## Qué se pide
Enumera todos los parentescos familiares que aparecen en el texto sobre las residencias de ancianos.

Cerveza negra
Delante de una residencia de ancianos de mi barrio, dos mujeres comentan sus circunstancias familiares. Lo hacen en un tono de voz muy alto, como si quisieran que todo el mundo se enterara de que sus padres acaban de instalarse en este centro geriátrico. Dos calles más allá, en el parque de Can Castelló, otros jubilados esperan la inminente llegada de la primavera. Cualquiera que pasee por la ciudad observará que los viejos son cada vez más numerosos y que el retiro es un territorio concurrido en el que no se invierten los recursos necesarios. Nuestras autoridades apenas han empezado a legislar tímidas medidas para poder compaginar el trabajo con la educación y el cuidado de los hijos, pero nadie parece pensar que nuestros padres y abuelos necesitan algo más que un lugar donde aparcarlos, darles las pastillas y someterlos a una intensiva terapia de siesta y televisión. Un síntoma: cada vez recibimos más correo comercial con anuncios de residencias de bucólicos nombres.

## Conjunto de datos

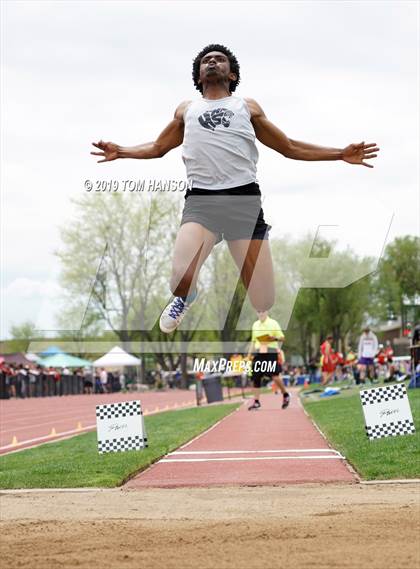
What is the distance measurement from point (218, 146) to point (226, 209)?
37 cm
---
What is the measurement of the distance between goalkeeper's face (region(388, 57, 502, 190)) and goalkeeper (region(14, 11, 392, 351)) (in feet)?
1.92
---
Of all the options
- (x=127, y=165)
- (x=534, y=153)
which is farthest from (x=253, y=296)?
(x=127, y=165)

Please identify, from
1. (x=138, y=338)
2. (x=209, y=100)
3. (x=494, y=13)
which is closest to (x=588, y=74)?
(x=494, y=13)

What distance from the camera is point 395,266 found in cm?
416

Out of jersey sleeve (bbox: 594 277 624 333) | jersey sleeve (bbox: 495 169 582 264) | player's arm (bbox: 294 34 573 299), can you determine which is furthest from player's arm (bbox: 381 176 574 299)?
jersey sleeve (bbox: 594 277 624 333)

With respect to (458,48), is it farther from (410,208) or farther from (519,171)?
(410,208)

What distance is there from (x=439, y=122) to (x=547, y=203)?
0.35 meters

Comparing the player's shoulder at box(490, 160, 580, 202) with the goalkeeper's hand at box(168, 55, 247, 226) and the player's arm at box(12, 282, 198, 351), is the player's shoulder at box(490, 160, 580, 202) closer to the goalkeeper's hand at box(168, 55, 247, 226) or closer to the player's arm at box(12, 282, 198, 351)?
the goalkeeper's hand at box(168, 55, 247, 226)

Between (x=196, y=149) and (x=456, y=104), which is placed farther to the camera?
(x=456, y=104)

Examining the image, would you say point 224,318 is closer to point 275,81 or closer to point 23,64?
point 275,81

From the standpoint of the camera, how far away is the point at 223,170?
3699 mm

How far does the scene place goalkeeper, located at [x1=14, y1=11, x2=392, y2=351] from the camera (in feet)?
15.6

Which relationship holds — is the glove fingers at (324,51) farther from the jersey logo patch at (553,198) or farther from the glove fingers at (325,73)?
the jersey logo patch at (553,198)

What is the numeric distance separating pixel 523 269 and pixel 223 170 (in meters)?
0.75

## Respuesta
Padres, hijos y abuelos.